Yorkshire Terriers are currently the 6th most popular breed in the United States and the 2nd most popular breed worldwide.
Traits of a Yorkshire Terrier
Yorkies are smart and always looking for an adventure.
A Yorkie's owners are the center of its life. Since they're so smart and eager to please their owner, they're easy to train. They love people so much that they don't like to be left alone for long periods of time.
A Yorkie loves to play games and run. They're so small that they can get most of their energy out around the house.
Despite their small size, Yorkies will assert itself with any big dog.
Visual Characteristics of Yorkshire Terriers
Yorkies are considered a toy dog, growing to no more than eight pounds in weight and nine inches high at the shoulder. They are born with a black and tan coat that changes to blue and tan as they age.
Naturally, Yorkies have a long coat. Many owners prefer to keep this coat cut short in what's commonly called a puppy cut. Either short or long, the Yorkie's coat requires a good amount of care, needing to be groomed almost daily. Their coat consists of more human- like hair than the fur of most dogs, making them a breed that is considered hypoallergenic.
Medical Issues of Yorkies
Most Yorkies experience a condition called pharyngeal gag reflex. This reflex is caused when the dog quickly intakes air through the nose, causing it to gag and make a sound similar to a honking goose. While this sound can initially be alarming, it is generally harmless to your dog.

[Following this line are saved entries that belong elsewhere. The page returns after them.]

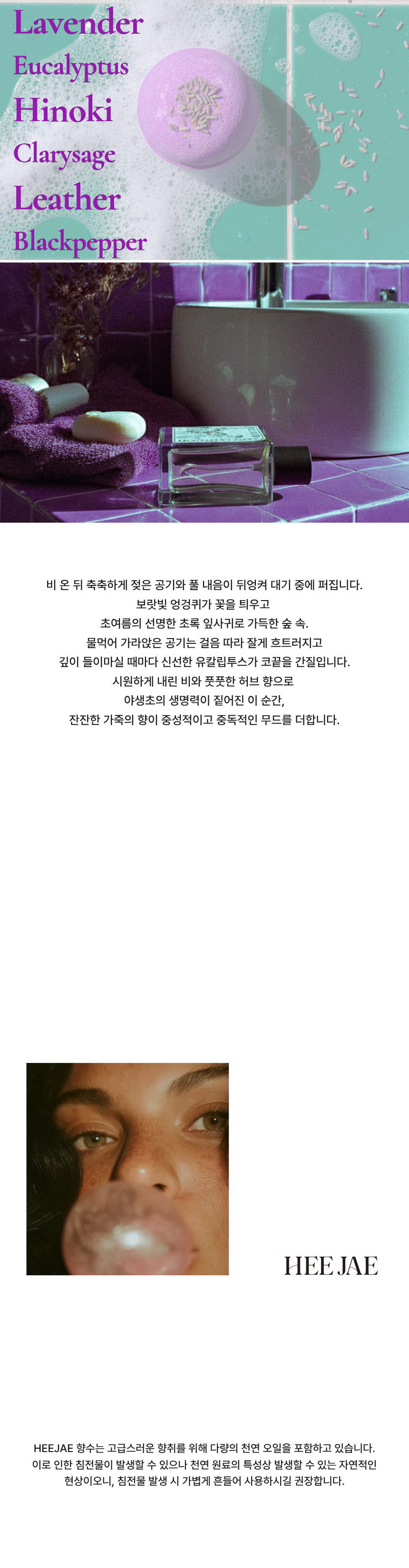 Lavender
Eucalyptus
Hinoki
Clarysage
Leather
Blackpepper

비 온 뒤 축축하게 젖은 공기와 풀 내음이 뒤엉켜 대기 중에 퍼집니다.
보랏빛 엉겅퀴가 꽃을 틔우고
초여름의 선명한 초록 잎사귀로 가득한 숲 속.
물먹어 가라앉은 공기는 걸음 따라 잘게 흐트러지고
깊이 들이마실 때마다 신선한 유칼립투스가 코끝을 간질입니다.
시원하게 내린 비와 풋풋한 허브 향으로
야생초의 생명력이 짙어진 이 순간,
잔잔한 가죽의 향이 중성적이고 중독적인 무드를 더합니다.

HEE JAE

HEEJAE 향수는 고급스러운 향취를 위해 다량의 천연 오일을 포함하고 있습니다.
이로 인한 침전물이 발생할 수 있으나 천연 원료의 특성상 발생할 수 있는 자연적인 현상이오니, 침전물 발생 시 가볍게 흔들어 사용하시길 권장합니다.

Their small bones can be fragile and special care should be taken to outfit your Yorkie with a harness instead of a collar, which can put pressure on its fragile throat muscles.
Yorkies are also prone to tooth and gum disease. To learn more about how to prevent tooth decay in your dog, read our Smarty Pets Knowledge Center article, Four Steps to Healthy Teeth for Your Dog.
On average, the Yorkie has a lifespan of 13 to 15 years.
The Breed for You?
Yorkies are great for owners who are looking for a cuddly, loyal lap dog who’s energetic, feisty, and easy to train. They do well in all types of weather. They also make great dogs for apartments, since they can get most of their energy out just running around inside. They can be a good option for people who suffer from allergies, though time should be spent with the dog before bringing it home to ensure that it doesn't cause an allergic reaction.
Yorkies prefer human company most of the time, so they aren't a good option for those who are gone for long periods of time during the day. They make a good companion for adults, but they can be unpredictable around children, snapping or even biting them, so they aren't the ideal dogs for young families.
Yorkshire Terriers are one of the most popular dogs for a reason. Their feisty personality, love for their owners, and little size make them an irresistible combination. A small dog such as the terrier may require a little extra equipment- like stairs or ramps to your bed if she wants a morning snuggle, or even a dog door so they can let themselves outside to use the bathroom.
Dog gates can keep your furry friend from venturing into areas of your home that are off-limits to dogs.